7. Be open and honest about your life and past experiences
One of the best things about meeting people while travelling is that you’re starting with a clean slate. No one knows you called the teacher ‘Mum’ when you were eight years old. No one knows you’re afraid of the dentist or failed your driving test four times (definitely didn’t happen to me…). You can be a brand new version of yourself! It can be tempting to gloss over the rough parts or exaggerate your achievements. But if you want to make long-lasting friendships, it’s really important that you don’t lie.
Don’t tell your new travel buddies that you’ve eaten guinea pigs in Peru or bungee-jumped in New Zealand if you haven’t. Answer every question honestly. If there is something you aren’t comfortable talking about, say, “Maybe I’ll share that with you another time.” True friends are only true friends if they know, and like, the real you.
8. Meet up with your new travel friends within the next year
This might be quite difficult in some cases, but I really do think you’re far more likely to make and keep lifelong travel friends if you arrange to meet up not long after you last parted ways. Everyone tells their new travel pals that they will hit them up if they ever pass through ‘insert hometown no tourists visit here’ but so few do. By making an effort, you’re proving that you actually care about continuing your friendship.
I’ve either visited or made concrete plans (flights are booked!) to visit every single one of the travel friends I’ve made in the last two years. Well, except one. But they’re coming to see me instead!
9. Don’t waste time with people you don’t click with
I recently met a Welsh man around my age at a hostel in Inverness. When I mentioned my plans to walk Hadrian Wall Path later in the summer, he wanted to join me. He seemed okay, but I didn’t want to go on a week-long hike with someone I thought was just ‘okay’. I started dropping in facts about myself like my sexuality, background, vegetarianism, my tendency to over plan my trips and things I found funny to see how he’d react. Luckily, we clicked. We walked the 84-mile hike together and now I see him all the time.

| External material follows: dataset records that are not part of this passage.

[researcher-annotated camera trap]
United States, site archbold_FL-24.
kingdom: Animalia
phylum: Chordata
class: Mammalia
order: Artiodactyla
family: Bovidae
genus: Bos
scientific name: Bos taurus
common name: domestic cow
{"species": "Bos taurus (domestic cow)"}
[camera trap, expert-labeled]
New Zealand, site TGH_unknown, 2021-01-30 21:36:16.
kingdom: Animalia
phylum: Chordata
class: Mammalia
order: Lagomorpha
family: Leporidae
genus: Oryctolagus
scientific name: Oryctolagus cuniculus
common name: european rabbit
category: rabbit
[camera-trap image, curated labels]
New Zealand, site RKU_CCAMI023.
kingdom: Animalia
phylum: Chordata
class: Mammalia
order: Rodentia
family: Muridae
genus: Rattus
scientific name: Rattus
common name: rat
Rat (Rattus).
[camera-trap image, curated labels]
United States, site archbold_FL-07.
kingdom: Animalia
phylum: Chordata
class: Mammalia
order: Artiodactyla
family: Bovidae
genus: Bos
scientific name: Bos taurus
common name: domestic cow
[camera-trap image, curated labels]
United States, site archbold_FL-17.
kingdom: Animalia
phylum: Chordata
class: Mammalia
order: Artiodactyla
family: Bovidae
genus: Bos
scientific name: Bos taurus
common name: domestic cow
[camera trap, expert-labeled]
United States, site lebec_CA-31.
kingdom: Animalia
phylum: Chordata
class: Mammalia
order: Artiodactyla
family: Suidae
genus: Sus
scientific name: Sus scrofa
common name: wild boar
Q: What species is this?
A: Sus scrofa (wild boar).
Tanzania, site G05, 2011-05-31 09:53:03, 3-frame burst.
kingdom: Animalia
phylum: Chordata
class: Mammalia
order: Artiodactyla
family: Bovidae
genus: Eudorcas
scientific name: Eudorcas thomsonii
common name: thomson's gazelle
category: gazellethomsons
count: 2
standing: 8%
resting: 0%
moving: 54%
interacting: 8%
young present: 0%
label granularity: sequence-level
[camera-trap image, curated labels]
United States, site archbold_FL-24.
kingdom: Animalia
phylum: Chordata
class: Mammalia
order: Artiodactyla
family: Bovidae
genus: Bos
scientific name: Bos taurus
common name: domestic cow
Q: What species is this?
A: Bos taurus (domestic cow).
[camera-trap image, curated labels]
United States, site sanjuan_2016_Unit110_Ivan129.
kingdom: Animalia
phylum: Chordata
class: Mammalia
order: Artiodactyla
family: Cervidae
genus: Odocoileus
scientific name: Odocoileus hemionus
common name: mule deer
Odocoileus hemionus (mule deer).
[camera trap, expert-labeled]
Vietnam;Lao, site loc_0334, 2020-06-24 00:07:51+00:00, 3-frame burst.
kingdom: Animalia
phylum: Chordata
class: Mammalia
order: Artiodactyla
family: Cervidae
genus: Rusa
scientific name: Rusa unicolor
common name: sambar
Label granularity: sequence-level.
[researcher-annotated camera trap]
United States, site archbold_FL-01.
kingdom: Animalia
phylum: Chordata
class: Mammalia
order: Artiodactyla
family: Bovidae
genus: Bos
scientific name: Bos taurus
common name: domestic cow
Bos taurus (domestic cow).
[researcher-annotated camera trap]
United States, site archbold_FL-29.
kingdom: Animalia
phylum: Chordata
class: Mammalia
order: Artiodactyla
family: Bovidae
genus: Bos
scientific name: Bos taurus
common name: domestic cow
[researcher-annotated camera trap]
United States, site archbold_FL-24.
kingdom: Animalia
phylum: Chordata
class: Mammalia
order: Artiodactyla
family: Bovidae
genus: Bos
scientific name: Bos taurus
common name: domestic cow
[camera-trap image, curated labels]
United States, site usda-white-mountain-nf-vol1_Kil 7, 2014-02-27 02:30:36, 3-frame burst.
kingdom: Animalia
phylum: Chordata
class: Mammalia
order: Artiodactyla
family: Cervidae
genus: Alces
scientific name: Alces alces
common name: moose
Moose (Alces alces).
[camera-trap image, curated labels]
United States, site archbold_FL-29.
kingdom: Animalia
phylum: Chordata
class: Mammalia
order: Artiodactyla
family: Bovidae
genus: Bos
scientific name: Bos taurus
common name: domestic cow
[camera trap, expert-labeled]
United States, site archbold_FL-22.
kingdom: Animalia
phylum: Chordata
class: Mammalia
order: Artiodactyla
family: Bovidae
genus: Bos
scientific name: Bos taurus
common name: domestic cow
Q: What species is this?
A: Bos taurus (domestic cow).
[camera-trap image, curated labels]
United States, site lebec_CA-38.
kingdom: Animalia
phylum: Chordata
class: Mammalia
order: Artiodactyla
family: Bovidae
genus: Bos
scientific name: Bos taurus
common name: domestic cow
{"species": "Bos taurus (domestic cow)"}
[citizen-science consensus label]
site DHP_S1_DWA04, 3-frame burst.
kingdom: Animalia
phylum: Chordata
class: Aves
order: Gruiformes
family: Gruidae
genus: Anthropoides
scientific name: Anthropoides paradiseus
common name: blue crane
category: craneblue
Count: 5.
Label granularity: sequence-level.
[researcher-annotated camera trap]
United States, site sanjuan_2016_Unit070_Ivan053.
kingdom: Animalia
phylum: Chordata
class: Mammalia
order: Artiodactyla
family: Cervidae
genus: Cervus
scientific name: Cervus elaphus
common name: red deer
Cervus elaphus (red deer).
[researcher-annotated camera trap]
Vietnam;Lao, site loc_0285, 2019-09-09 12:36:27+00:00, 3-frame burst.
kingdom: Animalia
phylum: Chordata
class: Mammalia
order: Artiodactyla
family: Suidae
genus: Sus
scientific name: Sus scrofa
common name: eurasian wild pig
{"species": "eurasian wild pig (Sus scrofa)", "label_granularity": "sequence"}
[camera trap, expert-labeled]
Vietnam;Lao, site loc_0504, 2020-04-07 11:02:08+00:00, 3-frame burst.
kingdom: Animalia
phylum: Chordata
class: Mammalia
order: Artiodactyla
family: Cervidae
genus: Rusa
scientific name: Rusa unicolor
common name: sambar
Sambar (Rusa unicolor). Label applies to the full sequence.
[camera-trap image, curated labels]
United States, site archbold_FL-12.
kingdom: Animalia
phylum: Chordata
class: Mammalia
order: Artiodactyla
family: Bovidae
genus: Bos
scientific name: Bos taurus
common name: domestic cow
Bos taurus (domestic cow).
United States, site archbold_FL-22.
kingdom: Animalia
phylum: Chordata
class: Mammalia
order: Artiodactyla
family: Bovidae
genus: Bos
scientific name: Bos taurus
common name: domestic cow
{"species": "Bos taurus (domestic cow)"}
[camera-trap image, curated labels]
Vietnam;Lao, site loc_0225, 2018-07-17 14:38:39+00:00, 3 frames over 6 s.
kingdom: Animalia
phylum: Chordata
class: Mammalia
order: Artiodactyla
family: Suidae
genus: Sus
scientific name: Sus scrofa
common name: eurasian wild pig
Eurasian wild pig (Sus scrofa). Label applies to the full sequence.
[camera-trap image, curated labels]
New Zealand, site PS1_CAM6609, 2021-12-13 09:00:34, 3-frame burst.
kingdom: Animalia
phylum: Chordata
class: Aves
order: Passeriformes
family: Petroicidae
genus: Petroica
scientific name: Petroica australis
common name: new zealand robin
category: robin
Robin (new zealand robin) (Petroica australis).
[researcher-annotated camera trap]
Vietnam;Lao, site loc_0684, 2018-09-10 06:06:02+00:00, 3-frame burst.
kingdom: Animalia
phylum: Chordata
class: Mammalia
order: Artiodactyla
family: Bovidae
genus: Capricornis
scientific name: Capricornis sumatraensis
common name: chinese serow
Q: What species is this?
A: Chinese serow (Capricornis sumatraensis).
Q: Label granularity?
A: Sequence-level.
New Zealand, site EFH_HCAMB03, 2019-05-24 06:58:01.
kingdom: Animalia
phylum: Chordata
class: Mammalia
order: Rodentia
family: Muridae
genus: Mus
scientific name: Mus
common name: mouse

In my experience, there are three types of people you meet while travelling:
- Type 1: Lovely, friendly people who ‘click’ with
- Type 2: Lovely, friendly people who you don’t ‘click’ with
- Type 3: Annoying, arrogant people who you will never ‘click’ with
It’s easy to shirk Type 3s but more difficult to shrug off the Type 2s. These are the travellers that are perfectly nice but they don’t laugh at the same TikTok videos as you or share your passions. Don’t fall into the trap of spending all your time with Type 2s so you don’t meet any Type 1s.
10. Travel more to increase your chances
Did you really need another excuse to travel more?! Well, you have one anyway! Don’t set yourself up for failure by pinning all your hopes on finding new lifelong travel buddies on one trip. For every friend that I met while travelling, there are dozens that I had a nice experience with and never spoke to again. It’s only by travelling frequently, being social and being open that I’m able to keep making awesome friends from around the world. Friends who share my passions and values and who I will hopefully keep in touch with for years to come.